**Challenge**
Repeat the data below exactly, dropping any pictures it holds.

**Material provided**
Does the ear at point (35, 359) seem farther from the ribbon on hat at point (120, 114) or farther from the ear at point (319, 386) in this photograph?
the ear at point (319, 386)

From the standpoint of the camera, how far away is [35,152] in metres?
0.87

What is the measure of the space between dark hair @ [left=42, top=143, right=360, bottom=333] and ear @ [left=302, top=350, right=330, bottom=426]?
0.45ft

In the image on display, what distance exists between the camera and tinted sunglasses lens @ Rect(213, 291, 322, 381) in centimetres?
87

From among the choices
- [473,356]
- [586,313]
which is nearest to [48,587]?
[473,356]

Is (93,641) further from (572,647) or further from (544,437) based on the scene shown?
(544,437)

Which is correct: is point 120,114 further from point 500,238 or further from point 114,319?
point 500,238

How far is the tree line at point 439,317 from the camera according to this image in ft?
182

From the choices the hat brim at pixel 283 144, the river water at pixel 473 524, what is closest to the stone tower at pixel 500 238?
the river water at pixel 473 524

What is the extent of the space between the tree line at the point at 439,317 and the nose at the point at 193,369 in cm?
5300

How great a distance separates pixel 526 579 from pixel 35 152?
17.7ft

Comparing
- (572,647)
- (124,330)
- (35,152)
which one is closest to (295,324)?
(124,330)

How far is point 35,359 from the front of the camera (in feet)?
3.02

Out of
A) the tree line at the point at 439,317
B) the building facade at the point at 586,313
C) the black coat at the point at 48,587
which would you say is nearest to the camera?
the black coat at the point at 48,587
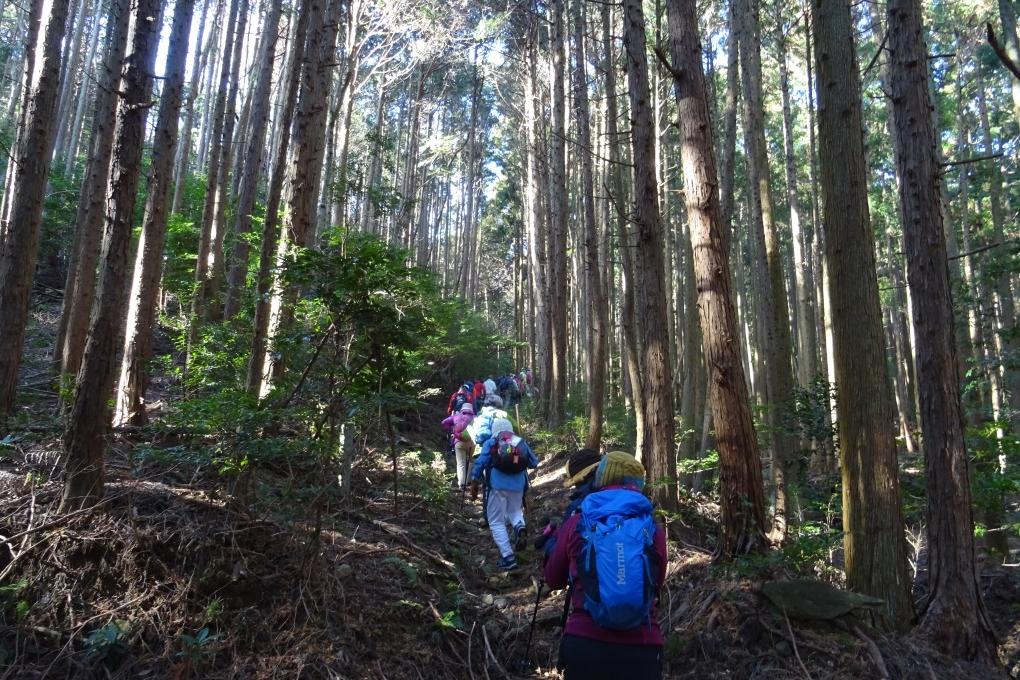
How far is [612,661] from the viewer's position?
289 cm

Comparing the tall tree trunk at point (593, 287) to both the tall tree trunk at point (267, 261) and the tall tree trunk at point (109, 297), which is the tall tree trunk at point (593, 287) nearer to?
the tall tree trunk at point (267, 261)

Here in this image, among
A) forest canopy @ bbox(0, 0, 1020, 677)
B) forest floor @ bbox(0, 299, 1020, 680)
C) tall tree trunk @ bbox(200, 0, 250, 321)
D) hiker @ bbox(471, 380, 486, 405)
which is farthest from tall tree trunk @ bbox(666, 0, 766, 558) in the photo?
tall tree trunk @ bbox(200, 0, 250, 321)

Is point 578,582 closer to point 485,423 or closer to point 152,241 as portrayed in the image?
point 485,423

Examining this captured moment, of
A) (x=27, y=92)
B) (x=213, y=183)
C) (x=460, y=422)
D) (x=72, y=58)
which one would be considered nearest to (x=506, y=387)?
(x=460, y=422)

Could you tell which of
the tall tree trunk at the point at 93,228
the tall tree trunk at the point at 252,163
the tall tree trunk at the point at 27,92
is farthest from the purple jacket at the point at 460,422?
the tall tree trunk at the point at 27,92

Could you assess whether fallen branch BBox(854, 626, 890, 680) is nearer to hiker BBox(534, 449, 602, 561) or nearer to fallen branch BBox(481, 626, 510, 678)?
hiker BBox(534, 449, 602, 561)

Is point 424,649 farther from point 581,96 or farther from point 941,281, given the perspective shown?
point 581,96

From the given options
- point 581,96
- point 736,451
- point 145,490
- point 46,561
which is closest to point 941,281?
point 736,451

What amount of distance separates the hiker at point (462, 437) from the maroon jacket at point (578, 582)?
686 cm

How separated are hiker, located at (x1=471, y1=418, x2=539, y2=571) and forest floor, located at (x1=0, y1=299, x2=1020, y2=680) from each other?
102 cm

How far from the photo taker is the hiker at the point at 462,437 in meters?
10.3

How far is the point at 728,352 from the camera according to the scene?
5734mm

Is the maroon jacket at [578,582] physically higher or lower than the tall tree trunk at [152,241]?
lower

**Solution to this task**
Does the ear at point (35, 359) seem farther from the ribbon on hat at point (120, 114) or farther from the ear at point (319, 386) in this photograph?
the ear at point (319, 386)

From the standpoint of the camera, how far away is [35,152] in metres?
0.87

What is the measure of the space between dark hair @ [left=42, top=143, right=360, bottom=333] and ear @ [left=302, top=350, right=330, bottom=426]?
0.45ft

In the image on display, what distance exists between the camera and tinted sunglasses lens @ Rect(213, 291, 322, 381) in centimetres?
87

From among the choices
- [473,356]
- [586,313]
which is nearest to [48,587]?
[473,356]

Is (93,641) further from (572,647) or further from (544,437) based on the scene shown?
(544,437)

Which is correct: is point 120,114 further from point 500,238 or further from point 114,319?
point 500,238

How far is the tree line at point 439,317 from the camera according to this image in ft?
182

From the choices the hat brim at pixel 283 144, the river water at pixel 473 524, what is closest to the stone tower at pixel 500 238?
the river water at pixel 473 524

What is the extent of the space between the tree line at the point at 439,317 and the nose at the point at 193,369 in cm?
5300

How great a distance separates pixel 526 579 from pixel 35 152?
17.7ft

Comparing
- (572,647)
- (124,330)
- (35,152)
which one is closest to (295,324)?
(124,330)

How far is point 35,359 from the front of the camera (in feet)?
3.02

Out of
A) the tree line at the point at 439,317
B) the building facade at the point at 586,313
C) the black coat at the point at 48,587
which would you say is nearest to the camera?
the black coat at the point at 48,587
How far is [612,661] from the viewer's position?
289 cm

Comparing the tall tree trunk at point (593, 287) to both the tall tree trunk at point (267, 261) and the tall tree trunk at point (109, 297), which is the tall tree trunk at point (593, 287) nearer to?
the tall tree trunk at point (267, 261)

Here in this image, among
A) forest canopy @ bbox(0, 0, 1020, 677)
B) forest floor @ bbox(0, 299, 1020, 680)
C) tall tree trunk @ bbox(200, 0, 250, 321)
D) hiker @ bbox(471, 380, 486, 405)
which is farthest from tall tree trunk @ bbox(666, 0, 766, 558) in the photo?
tall tree trunk @ bbox(200, 0, 250, 321)

Is point 578,582 closer to point 485,423 or closer to point 152,241 as portrayed in the image?
point 485,423

Examining this captured moment, of
A) (x=27, y=92)
B) (x=213, y=183)
C) (x=460, y=422)
D) (x=72, y=58)
which one would be considered nearest to (x=506, y=387)?
(x=460, y=422)

Could you tell which of
the tall tree trunk at the point at 93,228
the tall tree trunk at the point at 252,163
the tall tree trunk at the point at 27,92
is farthest from the purple jacket at the point at 460,422?
the tall tree trunk at the point at 27,92

Could you assess whether fallen branch BBox(854, 626, 890, 680) is nearer to hiker BBox(534, 449, 602, 561) or nearer to fallen branch BBox(481, 626, 510, 678)?
hiker BBox(534, 449, 602, 561)

Is point 424,649 farther from point 581,96 or farther from point 941,281, given the perspective shown?
point 581,96

From the given options
- point 581,96
- point 736,451
- point 145,490
- point 46,561
which is closest to point 941,281?
point 736,451

What amount of distance separates the hiker at point (462, 437) from the maroon jacket at point (578, 582)?
686 cm

How separated are hiker, located at (x1=471, y1=418, x2=539, y2=571) and forest floor, located at (x1=0, y1=299, x2=1020, y2=680) from each other?
102 cm

How far from the photo taker is the hiker at the point at 462,437 in meters?
10.3

How far is the point at 728,352 from the camera according to the scene?
5734mm

Is the maroon jacket at [578,582] physically higher or lower than the tall tree trunk at [152,241]?
lower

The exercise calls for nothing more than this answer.